◆ **Metin**
·····

Etikçi savcının yaptığı çok şaşırttı!
Abone ol25 yıllık ‘meslekte etiğin’ kitabını yazmış bir savcı ve yargının durumunu gözler önüne seren bir misal...
Sarıyer Adliyesi'nde görevli hâkim ve savcılar
arasındaki 'ihbar mektubu' davasının detayları yargının durumuna
çarpıcı bir örnek...
Yer; Bakırköy 13. Ağır Ceza Mahkeme salonu. Kürsüde üç hâkim, bir
savcı var. Ancak salondaki hâkim-savcı sayısı bununla sınırlı
değil. Sanık sandalyesinde 25 yıllık ‘meslekte etiğin’ kitabını
yazmış bir savcı Zeki Kaner, yan tarafta şikâyetçilerin oturduğu
masada hâkim Cevdet Özcan, savcı Fazıl Arslanalp bulunuyor. Tanık
sıralarında oturanlarsa sanık Kaner’in hâkim eşi Rüveyda Çakmak
Kaner, hâkimler Erol Ceylan ve Gülay Akpınar var...
Duruşmaya gelmeyip şikâyet dilekçesini yazılı olarak sunan da
Ankara Başsavcısı İbrahim Ethem Kuriş. Dava konusu sahte ihbar
mektubu yazmak, hakaret, ifira...
ŞİKE DAVASIYLA BAŞLADI
Her şey futbolda şike iddialarıyla ilgili Sarıyer Cumhuriyet
Savcılığı’nın açtığı soruşturmayla başladı. Soruşturma kapsamında
Konyaspor’un eski kalecisi Recep Öztürk tutuklandı. Öztürk’ün
avukatı eski Sarıyer Başsavcısı Celil Demircioğlu’ydu. Tutuklu
sanık Öztürk tüm başvurulara karşın serbest bırakılmamıştı.
İSİMLİ İHBAR MEKTUBU
Dava sürerken 5 Haziran 2010’da Şişli PTT Şubesi’nden Adalet
Bakanlığı Ceza İşleri Müdürlüğü’ne üzerinde isim ve adresin
bulunduğu bir ihbar mektubu gitti. Mektupta şike soruşturmasını
yürüten Sarıyer savcısı Fazıl Arslanalp ve Sarıyer Başsavcısı
İbrahim Ethem Kuriş’in, Türkiye Futbol Federasyonu Başkanı Mahmut
Özgener’le gizlice görüştükleri, Özgener’in savcılara pahalı
hediyeler aldığı, kimin tutuklanıp kimin serbest bırakılacağı
yönünde görüşmeler yaptıkları iddia ediliyordu. Mektupta “Hukuk
bazıları için keskin kılıç, bazıları için vizon kürk mü?”

·····

◆ **Verilen Öğeler**
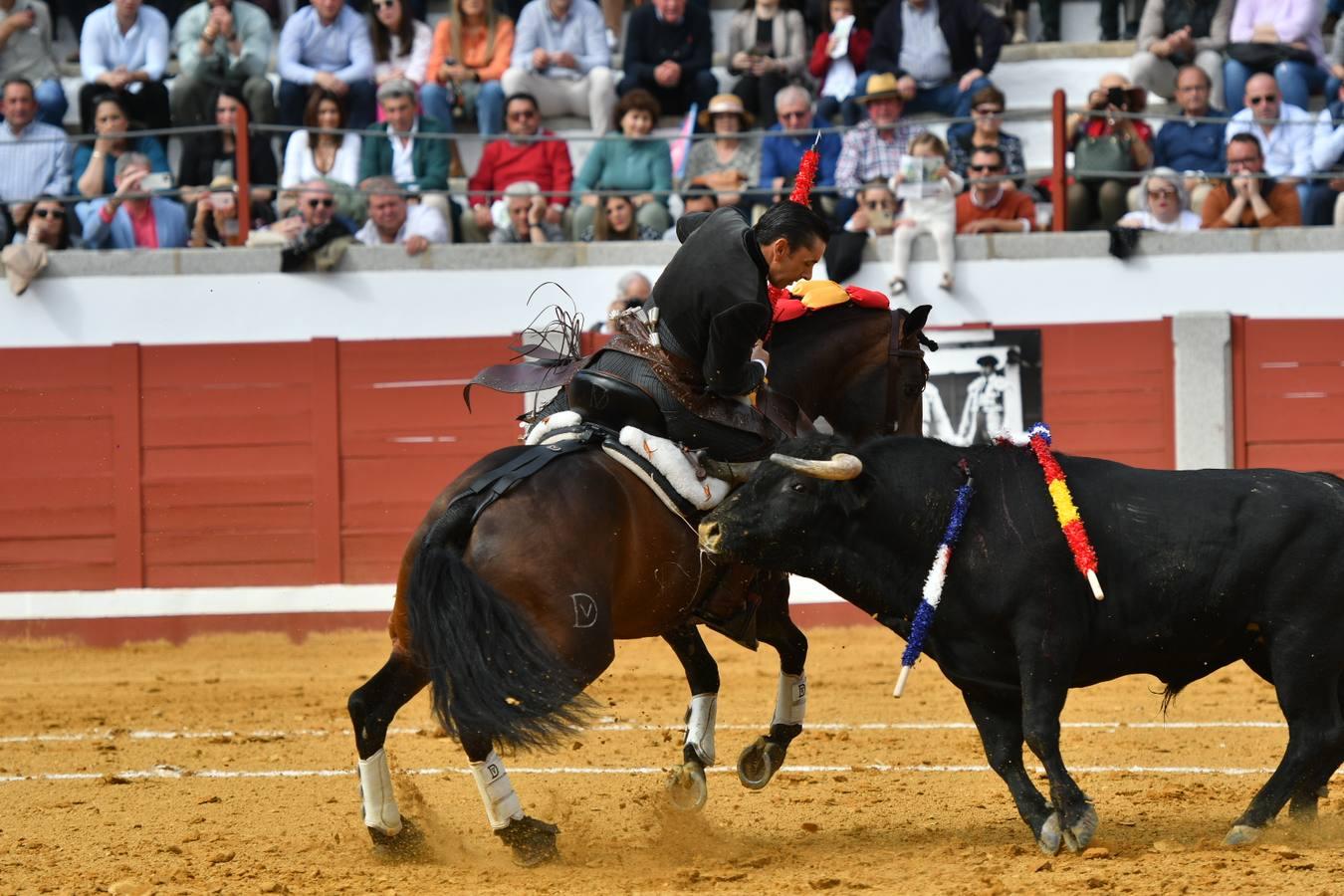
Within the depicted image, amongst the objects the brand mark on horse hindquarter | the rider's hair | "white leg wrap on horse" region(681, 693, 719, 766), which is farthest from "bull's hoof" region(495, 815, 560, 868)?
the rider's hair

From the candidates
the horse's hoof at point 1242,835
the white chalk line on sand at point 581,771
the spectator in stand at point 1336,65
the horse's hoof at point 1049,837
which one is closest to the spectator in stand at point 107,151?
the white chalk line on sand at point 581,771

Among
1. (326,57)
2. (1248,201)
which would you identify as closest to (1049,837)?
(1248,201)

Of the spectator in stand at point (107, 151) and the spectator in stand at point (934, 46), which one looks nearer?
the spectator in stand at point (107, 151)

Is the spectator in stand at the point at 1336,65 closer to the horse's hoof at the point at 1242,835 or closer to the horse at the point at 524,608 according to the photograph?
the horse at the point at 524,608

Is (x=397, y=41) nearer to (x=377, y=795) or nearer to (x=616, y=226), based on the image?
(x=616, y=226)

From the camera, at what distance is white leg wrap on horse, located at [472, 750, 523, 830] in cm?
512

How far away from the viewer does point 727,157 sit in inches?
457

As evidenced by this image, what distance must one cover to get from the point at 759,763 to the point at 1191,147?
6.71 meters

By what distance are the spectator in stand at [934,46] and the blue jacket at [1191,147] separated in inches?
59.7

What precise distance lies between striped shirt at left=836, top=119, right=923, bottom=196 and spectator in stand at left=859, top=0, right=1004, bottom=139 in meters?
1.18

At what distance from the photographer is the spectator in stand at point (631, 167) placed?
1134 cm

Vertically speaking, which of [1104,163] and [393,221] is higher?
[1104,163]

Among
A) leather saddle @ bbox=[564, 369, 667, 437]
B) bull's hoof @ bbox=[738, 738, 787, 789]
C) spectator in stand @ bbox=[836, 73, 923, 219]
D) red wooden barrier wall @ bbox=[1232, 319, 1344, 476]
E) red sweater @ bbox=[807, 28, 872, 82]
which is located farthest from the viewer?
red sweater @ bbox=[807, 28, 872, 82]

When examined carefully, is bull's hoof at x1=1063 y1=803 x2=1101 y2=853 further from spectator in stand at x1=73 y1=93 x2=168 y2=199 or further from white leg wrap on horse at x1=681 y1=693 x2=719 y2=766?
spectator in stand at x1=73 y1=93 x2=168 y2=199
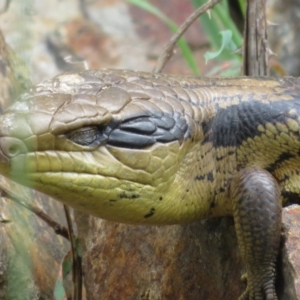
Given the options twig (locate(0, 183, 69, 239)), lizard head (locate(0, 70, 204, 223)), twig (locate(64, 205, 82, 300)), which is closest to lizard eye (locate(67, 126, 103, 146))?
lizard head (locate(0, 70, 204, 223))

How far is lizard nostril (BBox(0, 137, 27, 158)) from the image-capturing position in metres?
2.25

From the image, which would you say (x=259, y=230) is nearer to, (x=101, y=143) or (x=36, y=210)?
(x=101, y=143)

·····

◆ **Verilen Görev 1**
İhbar mektubu davasını anlatan metne göre ihbar mektubu hangi tarihte ve hangi PTT şubesinden gönderilmiştir?
◆ **Verilen Görev 2**
İhbar mektubu davasını anlatan metinde "Duruşmaya gelmeyip şikâyet" sözcüklerinden başlayıp "yazmak, hakaret, ifira..." sözcüklerine kadar uzanan bölümün tamamını kelimesi kelimesine yazın.
Öğelerin metinle hiçbir ilgisi yoktur.

◆ **Alıştırma Çıktısı 1**
5 Haziran 2010'da Şişli PTT Şubesi'nden gönderilmiştir.

◆ **Alıştırma Çıktısı 2**
Duruşmaya gelmeyip şikâyet dilekçesini yazılı olarak sunan da
Ankara Başsavcısı İbrahim Ethem Kuriş. Dava konusu sahte ihbar
mektubu yazmak, hakaret, ifira...